Please copy out each of the rows below word for word, with nothing changed or left out.
________________________
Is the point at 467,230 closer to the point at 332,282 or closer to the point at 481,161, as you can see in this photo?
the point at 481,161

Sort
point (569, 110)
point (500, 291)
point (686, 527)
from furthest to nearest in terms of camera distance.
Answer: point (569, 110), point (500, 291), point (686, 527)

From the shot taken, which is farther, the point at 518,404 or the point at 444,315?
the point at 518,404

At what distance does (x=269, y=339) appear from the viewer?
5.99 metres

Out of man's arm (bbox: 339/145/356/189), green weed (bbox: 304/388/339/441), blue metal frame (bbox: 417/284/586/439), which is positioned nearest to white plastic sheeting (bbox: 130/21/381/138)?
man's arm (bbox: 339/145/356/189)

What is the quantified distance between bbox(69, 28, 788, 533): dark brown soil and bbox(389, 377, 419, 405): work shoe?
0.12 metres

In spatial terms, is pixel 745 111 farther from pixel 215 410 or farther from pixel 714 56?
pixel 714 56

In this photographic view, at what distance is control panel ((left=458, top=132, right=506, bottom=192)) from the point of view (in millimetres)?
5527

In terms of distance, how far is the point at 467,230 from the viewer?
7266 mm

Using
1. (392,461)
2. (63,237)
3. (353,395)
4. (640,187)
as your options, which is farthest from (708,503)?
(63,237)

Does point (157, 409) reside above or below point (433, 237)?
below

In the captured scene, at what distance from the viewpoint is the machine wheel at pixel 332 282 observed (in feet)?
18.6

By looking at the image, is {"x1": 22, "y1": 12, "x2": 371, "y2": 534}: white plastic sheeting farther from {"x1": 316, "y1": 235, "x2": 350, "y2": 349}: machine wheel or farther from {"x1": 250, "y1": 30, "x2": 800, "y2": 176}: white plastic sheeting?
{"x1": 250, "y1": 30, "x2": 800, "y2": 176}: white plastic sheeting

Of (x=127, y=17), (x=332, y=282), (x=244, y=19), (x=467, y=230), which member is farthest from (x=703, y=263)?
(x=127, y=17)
________________________
## [ANSWER TO THIS EXERCISE]
Is the point at 467,230 closer to the point at 332,282 or closer to the point at 481,161, as you can see in this photo?
the point at 481,161

Sort
point (569, 110)
point (500, 291)
point (686, 527)
from furthest to nearest in terms of camera distance.
Answer: point (569, 110), point (500, 291), point (686, 527)

From the shot taken, which is farther, the point at 518,404 or the point at 444,315?
the point at 518,404

At what distance does (x=269, y=339) appear from the viewer?
5.99 metres

Out of man's arm (bbox: 339/145/356/189), green weed (bbox: 304/388/339/441), blue metal frame (bbox: 417/284/586/439), which is positioned nearest to white plastic sheeting (bbox: 130/21/381/138)?
man's arm (bbox: 339/145/356/189)

What is the quantified distance between bbox(69, 28, 788, 533): dark brown soil and bbox(389, 377, 419, 405): work shoe?
0.12 metres

In spatial terms, is pixel 745 111 farther from pixel 215 410 or farther from pixel 714 56?
pixel 714 56

In this photographic view, at what distance is control panel ((left=458, top=132, right=506, bottom=192)) from the point of view (in millimetres)?
5527

In terms of distance, how far is the point at 467,230 from the viewer?
7266 mm

Using
1. (392,461)
2. (63,237)
3. (353,395)
4. (640,187)
as your options, which is farthest from (708,503)?
(63,237)

Does point (157, 409) reside above or below point (433, 237)?
below

In the captured scene, at what distance from the viewpoint is the machine wheel at pixel 332 282 observed (in feet)?
18.6

By looking at the image, is {"x1": 22, "y1": 12, "x2": 371, "y2": 534}: white plastic sheeting farther from {"x1": 316, "y1": 235, "x2": 350, "y2": 349}: machine wheel or farther from {"x1": 250, "y1": 30, "x2": 800, "y2": 176}: white plastic sheeting?
{"x1": 250, "y1": 30, "x2": 800, "y2": 176}: white plastic sheeting

Of (x=127, y=17), (x=332, y=282), (x=244, y=19), (x=467, y=230), which member is farthest from (x=703, y=263)?
(x=127, y=17)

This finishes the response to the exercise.